Cost-cutting adjustments to the NYPD totaled $132 million in the 2024 fiscal year and $429 in 2025.
Reduction of overtime, elimination of vacancies and re-evaluation of light duty personnel will help the FDNY cut $92 million from its fiscal year 2024 budget, officials said.
For the city's education system, the cuts will mean cutting fringe benefits, reducing community school allocations and reducing early childhood spending.
The city's Sanitation department will also tighten its belt — most notably by removing some litter baskets from city streets and delaying the rollout of the curbside organics collection in the Bronx, city hall officials said.

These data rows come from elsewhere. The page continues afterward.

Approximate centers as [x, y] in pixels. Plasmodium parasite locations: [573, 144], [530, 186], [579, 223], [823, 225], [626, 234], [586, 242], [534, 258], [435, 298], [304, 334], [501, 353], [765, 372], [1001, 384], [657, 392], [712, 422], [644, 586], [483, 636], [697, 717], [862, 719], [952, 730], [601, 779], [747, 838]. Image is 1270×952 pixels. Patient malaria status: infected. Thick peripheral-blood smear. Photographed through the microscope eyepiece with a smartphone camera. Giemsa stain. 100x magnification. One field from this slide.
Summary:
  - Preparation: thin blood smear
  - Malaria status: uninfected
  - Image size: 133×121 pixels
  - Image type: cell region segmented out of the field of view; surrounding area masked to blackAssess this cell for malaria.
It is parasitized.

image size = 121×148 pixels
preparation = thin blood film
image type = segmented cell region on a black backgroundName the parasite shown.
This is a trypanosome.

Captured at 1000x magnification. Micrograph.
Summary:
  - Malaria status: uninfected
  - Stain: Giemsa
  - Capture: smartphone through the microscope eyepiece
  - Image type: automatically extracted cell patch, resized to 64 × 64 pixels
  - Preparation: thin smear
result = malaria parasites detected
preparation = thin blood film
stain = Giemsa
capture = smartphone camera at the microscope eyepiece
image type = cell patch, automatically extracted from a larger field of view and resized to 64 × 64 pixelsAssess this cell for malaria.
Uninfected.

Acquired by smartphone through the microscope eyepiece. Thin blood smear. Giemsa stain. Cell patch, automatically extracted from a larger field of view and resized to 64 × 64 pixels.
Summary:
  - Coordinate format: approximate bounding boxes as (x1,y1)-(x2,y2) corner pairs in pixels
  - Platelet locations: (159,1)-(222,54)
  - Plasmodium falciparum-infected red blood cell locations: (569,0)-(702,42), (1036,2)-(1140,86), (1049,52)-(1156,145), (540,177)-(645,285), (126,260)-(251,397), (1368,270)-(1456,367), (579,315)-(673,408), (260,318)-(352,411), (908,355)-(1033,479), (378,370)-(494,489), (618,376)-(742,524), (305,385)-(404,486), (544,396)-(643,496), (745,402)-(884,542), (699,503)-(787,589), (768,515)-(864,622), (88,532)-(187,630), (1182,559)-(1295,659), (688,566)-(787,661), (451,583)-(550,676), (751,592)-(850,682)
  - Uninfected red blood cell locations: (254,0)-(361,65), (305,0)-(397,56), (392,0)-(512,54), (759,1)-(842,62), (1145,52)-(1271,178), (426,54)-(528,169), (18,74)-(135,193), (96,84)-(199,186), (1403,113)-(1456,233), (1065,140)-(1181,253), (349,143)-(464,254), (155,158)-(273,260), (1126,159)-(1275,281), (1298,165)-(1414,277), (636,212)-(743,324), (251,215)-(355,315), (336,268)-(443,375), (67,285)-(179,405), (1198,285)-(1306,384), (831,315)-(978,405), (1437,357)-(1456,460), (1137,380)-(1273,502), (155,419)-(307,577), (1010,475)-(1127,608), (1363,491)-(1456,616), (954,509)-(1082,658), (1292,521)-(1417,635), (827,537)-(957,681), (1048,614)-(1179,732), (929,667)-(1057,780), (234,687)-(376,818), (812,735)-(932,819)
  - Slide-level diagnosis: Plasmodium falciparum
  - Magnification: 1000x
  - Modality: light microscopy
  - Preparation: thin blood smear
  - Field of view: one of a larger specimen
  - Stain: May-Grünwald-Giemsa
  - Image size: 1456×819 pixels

City hall officials and Mayor Eric Adams continue to attribute much of the city's financial strife to spending on services for asylum seekers, reporting an unexpected $11 billion in added expenditures over the next two fiscal years.
Adams was recently in Washington D.C. earlier in November to discuss possible financial help from the federal government to help the city through a crisis that he has repeatedly said "will destroy New York City," but before any meetings took place, he hopped back on a plane to return to New York City when a crisis of his own unfolded, regarding a FBI probe into his 2021 mayoral campaign.
Comptroller Brad Lander said he found the Mayor's characterization of recent asylum seekers as untrue and unfair when it comes to the numbers.
"City Hall should stop suggesting that asylum seekers are the reason for imposing severe cuts when they are only contributing to a portion of these budget gaps, much of which already existed," Lander said in a statement Thursday.
"Scapegoating immigrants for those cuts is antithetical to the defining role of New York as a beacon of promise, inscribed at the base of the Statue of Liberty."
The New York Working Families Party also took issue with Adams attributing the painful cuts to asylum seekers, and emphasized the strain such sweeping cuts could have on New York City families.
"Mayor Adams is pursuing an agenda of death by a thousand cuts," said Jasmine Gripper and Ana María Archila, co-Directors of the party.
"At a time when half of NYC households can't afford the cost of living, we should be stepping up our investments in working communities, not defunding the services they rely on."